Many students feel pressured to secure accommodation as early as possible. There’s many reasons why we would suggest not rushing the process, but one of the main reasons is to properly check out what’s available to you.
If you’re going from first-year into the second year this is especially important, as it is most likely the first time you’ll have the first-hand experience with estate agents and house viewings.
There is of course the obvious things to check for, but almost every second year can list of things they wish they’d have looked for during house viewings.
Keep reading to discover the most important things to keep in mind when securing your university house.
Mould and Damp
Possibly the most well-known thing to check for when viewing a house, but we couldn’t leave it out as its well-known for a reason. A house with mould and damp issues can cause hell for the residents, and most times the landlord will need to pay for work on the property for the issue to be solved.
If you notice mould or damp in any of the rooms, ask the estate agent about the issue. You want to check what is being done to solve the problem and ensure you won’t have to suffer from the issue yourself.
Be wary, most landlords and estate agents will brush the problem off and blame the current residents. This is a massive red-flag and it may be a good idea to carry on with your house hunt elsewhere.
If you’ve found the most perfect house to live in, it may be worth checking how far it is from the university campus and other key transport links such as a bus stop and train station. You may be living in luxury, but is a 2-hour walk to uni every day worth it? Even worse, how much will a taxi cost from your favourite club to your house.
You’ll realise how much you rely on public transport once you’ve made the mistake of renting a house miles away from integral transport links. You’ll also realise how expensive taxis actually are.
This isn’t important for everyone if you aren’t planning on bringing your car to uni with you. However, choosing a house with a driveway or ample parking available makes moving in and out of the property much easier than a road lined with cars or on the main road. Let’s not even get into houses on a red route…
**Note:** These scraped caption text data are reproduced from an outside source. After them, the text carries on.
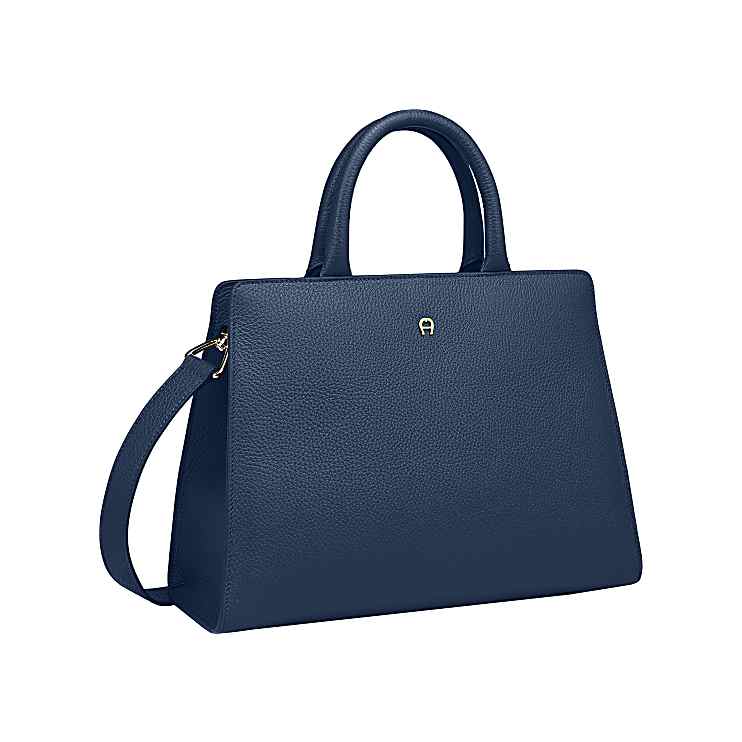 Cybill Handtasche M Ink - Taschen - Damen - Aigner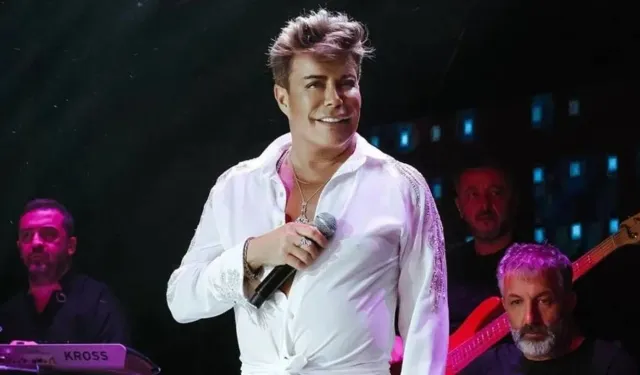 Fatih Ürek'in Sağlık Durumu Hakkında Yeni Açıklama! Fatih Ürek Öldü mü? Sağlık Durumu Nasıl?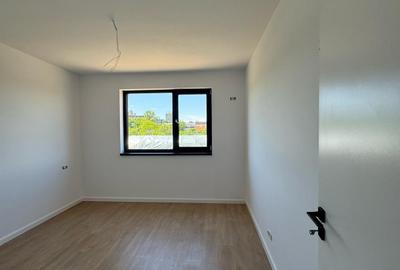 VANZARE APARTAMENT 2 CAMERE 65 MP-TVA INCLUS ET. 1 DIN 3 -MAGURELE-COMISION 0%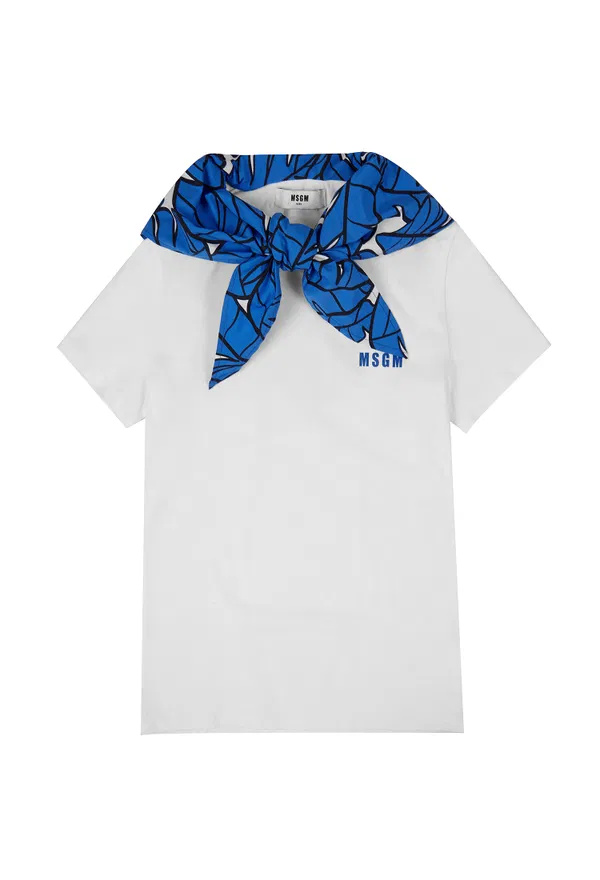 Футболка MSGM 8129   119/91c якість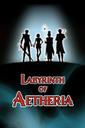 Labyrinth of Aetheria boxart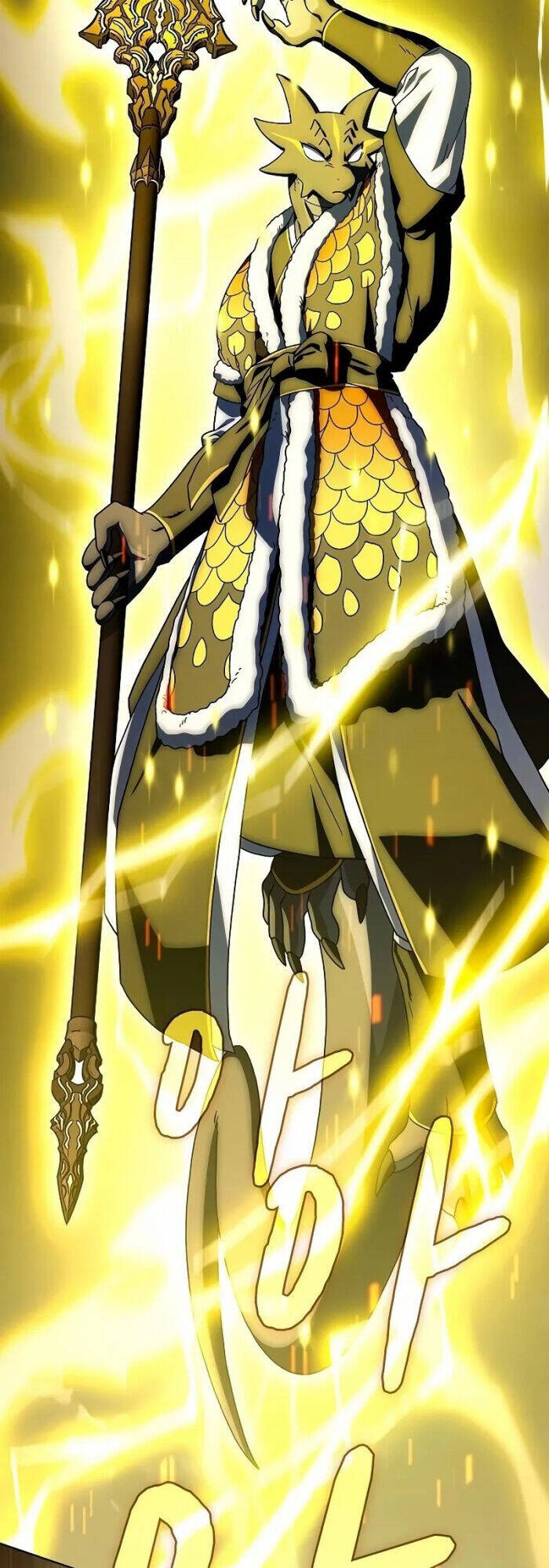 Nền Văn Minh Nebula - Chapter 67 - Page 34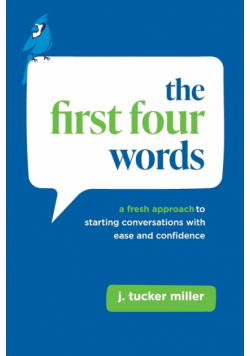 The First Four Words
It’s good to consider parking, and discuss with your housemates what everyone’s situation is. It’s definitely a personal choice, but can often be forgotten about.
Whether it’s a local shop or the nearest bar, you may want to see how far away local amenities are from your possible new house. Having a corner shop is great for an unexpected night out or when you realize you forgot to get an ingredient halfway through cooking your dinner.
Student houses can become key targets for local criminals, so it may be worth knowing which area has the worst crime rate and avoid them like the plague. There are lots of online resources to find this information out, and a quick google search should give you a general picture of what life may be like.
Although, you won’t find anywhere with a perfect crime rate, so don’t let this worry you too much. If you know your new house will be an area rife for fraud-related crimes it will help you to more vigilant if someone comes knocking at your door.
Finally, check what comes with the house and what doesn’t. During your viewing, you may spot hoovers, microwaves, kettles, and TV’s to name but a few things that may not be included with your tenancy. This can cause a few issues when you first move in.
Ask the estate agent what comes with the house or request a copy of the inventory. You can also ask any of the current tenants what came with the house if they are in during your viewing.